Но каждый сон обязательно начинался с пещеры в отвесной базальтовой стене, где их, птенцов, было трое; взрослые филины попеременно таскали им добычу, а птенцы ели, ели и, казалось, могли есть без конца.
Но потом вдруг Ху видел себя одиноким. Уже взрослым, а не птенцом. Будто сидит он на выступе пещеры и ждет, когда стемнеет, потому что солнце лишь только сейчас скрылось за дальней излучиной большой реки. Он ждет наступления темноты, когда станет властителем всей округи, единственным властелином, потому — и филин Ху это ясно чувствует, — что никто не видит и не слышит в ночи так, как он.
Ху не знает, что такое пространство и что такое время, оба эти понятия живут лишь в его подсознании, хотя они-то и определяют его существование. Жизнь там, на выступе скалы вполне по нему, он может исполнить все свои желания: отправиться на охоту в большой лес или на камышовый остров, к известняковым скалам или к вороньей колонии; вороны спят, кучно, словно черные шарики, обсев деревья, Ху может схватить любую, ведь среди ночи эти крикливые птицы слепы и беззащитны. Но мясо у них вкусное.

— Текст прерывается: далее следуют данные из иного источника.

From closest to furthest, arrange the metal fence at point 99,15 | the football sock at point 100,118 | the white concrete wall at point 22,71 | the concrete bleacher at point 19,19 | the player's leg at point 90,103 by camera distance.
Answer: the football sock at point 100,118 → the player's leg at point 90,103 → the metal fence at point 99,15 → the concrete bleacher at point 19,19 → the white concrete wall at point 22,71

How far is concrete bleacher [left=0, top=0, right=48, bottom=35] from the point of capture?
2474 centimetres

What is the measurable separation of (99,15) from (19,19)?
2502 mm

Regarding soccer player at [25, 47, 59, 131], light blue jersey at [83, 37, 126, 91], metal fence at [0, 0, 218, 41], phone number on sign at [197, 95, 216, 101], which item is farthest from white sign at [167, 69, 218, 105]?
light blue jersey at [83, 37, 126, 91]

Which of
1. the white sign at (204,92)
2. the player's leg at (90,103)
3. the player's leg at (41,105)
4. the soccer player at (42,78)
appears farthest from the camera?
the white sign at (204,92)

Теперь сон филина глубок, он всецело захвачен картинами воображаемой жизни. Обычно сон филина необыкновенно чуток, но сейчас он всеми своими чувствами ушел в тот другой мир наследственной памяти предков, и там он свободен в выборе, каким видом охоты заняться. После недолгих колебаний Ху выбирает дорогу к реке и там сворачивает в сторону вороньей колонии, однако он не торопится, потому что это охота, а охота требует обстоятельности. Ночь уже вступила в свои права, и можно выбирать себе добычу полакомей.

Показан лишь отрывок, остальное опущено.